Hyatt Sunset key has the best location in Key West IMO.Hyatt Windward Point has the best rooms.


----------



## bogey21 (May 4, 2008)

No disrespect to the Hyatt or the Galleon, but my choice in Key West is the Banyan

George


----------



## Transit (May 4, 2008)

suekap said:


> I was wondering if there are any good timeshares to trade into that are in the Key West area?


Everyone will have their personal favorates in Key West it's really a take what you can get when it comes to trading in. It's a tough trade.


----------



## Cathyb (May 4, 2008)

We ended up (after due diligence in trying EVERYTHING) trading our Starwood points and staying 5 nights at Westin hotel next February.


----------



## JeffW (May 4, 2008)

No timeshare in Key West is bad.  The biggest differences I'd say are locations.

Exchanges are possible, but unless you have a great trader, expect off-season: August, September, sometimes November.  

Jeff


----------



## Transit (May 4, 2008)

Cathyb said:


> We ended up (after due diligence in trying EVERYTHING) trading our Starwood points and staying 5 nights at Westin hotel next February.



Nice place ,Westin even gave me an upgrade to OV with SPG gold.
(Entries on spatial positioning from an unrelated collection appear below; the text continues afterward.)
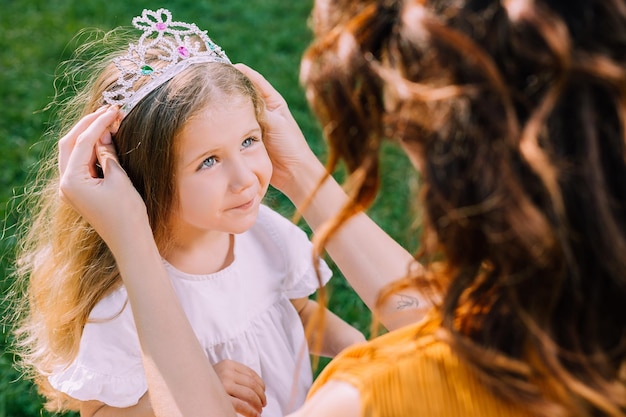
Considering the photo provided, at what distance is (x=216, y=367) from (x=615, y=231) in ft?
4.08

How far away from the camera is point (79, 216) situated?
2248mm

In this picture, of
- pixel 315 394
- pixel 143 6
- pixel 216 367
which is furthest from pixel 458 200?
pixel 143 6

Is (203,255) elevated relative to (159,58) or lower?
lower

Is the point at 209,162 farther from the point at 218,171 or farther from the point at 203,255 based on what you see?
the point at 203,255

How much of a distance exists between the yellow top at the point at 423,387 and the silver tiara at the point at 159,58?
3.46ft

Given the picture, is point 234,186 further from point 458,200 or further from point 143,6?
point 143,6

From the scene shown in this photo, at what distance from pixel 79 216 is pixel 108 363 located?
0.44 meters

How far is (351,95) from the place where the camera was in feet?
4.07

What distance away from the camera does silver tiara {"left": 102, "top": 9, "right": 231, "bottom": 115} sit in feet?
6.74

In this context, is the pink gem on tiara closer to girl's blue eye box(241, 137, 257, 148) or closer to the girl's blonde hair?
the girl's blonde hair

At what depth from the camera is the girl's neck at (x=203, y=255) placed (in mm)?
2195

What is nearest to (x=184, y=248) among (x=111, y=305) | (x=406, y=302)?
(x=111, y=305)

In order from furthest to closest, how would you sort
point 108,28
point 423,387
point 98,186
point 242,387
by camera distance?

Westin has the best beach in Key West ....link


----------



## timeos2 (May 4, 2008)

By far the best location and Key West "feel" is at the Banyan.  But getting any timeshare in Key West is a great find so being too picky about which resort it is doesn't pay.  If you should get the Banyan I hope you like cats as they run that place.


----------



## Transit (May 4, 2008)

Hyatt Windward point Pictures.I'm learning this Photobucket thing and need to add more pics and organise them better but I have a few Key West photos from January and April 2008. (John don't look there's some Westgate pics in that album)


----------



## JeffW (May 4, 2008)

I'd add for clarification that 1br or 2br exchanges that appear at Hyatt Sunset Harbor, Galleon, or Banyan, I'd take without hesitation.  If you see a studio/efficiency exchange, I'd check the TUG reviews first.  I know particularly with the Galleon, reviews have been so-so.
I've stayed at a lockout at Sunset Harbor, as long as you don't mind missing a balcony, their studios are okay.  I think studios at the Banyan are probably okay.

Jeff


----------



## jjlovecub (May 4, 2008)

Never knew it was a tuff trade?? I'm 3 for 3 all in the summer. I liked Hyatt Sunset the best!


----------



## theo (May 4, 2008)

jjlovecub said:


> Never knew it was a tuff trade?? I'm 3 for 3 all in the summer. I liked Hyatt Sunset the best!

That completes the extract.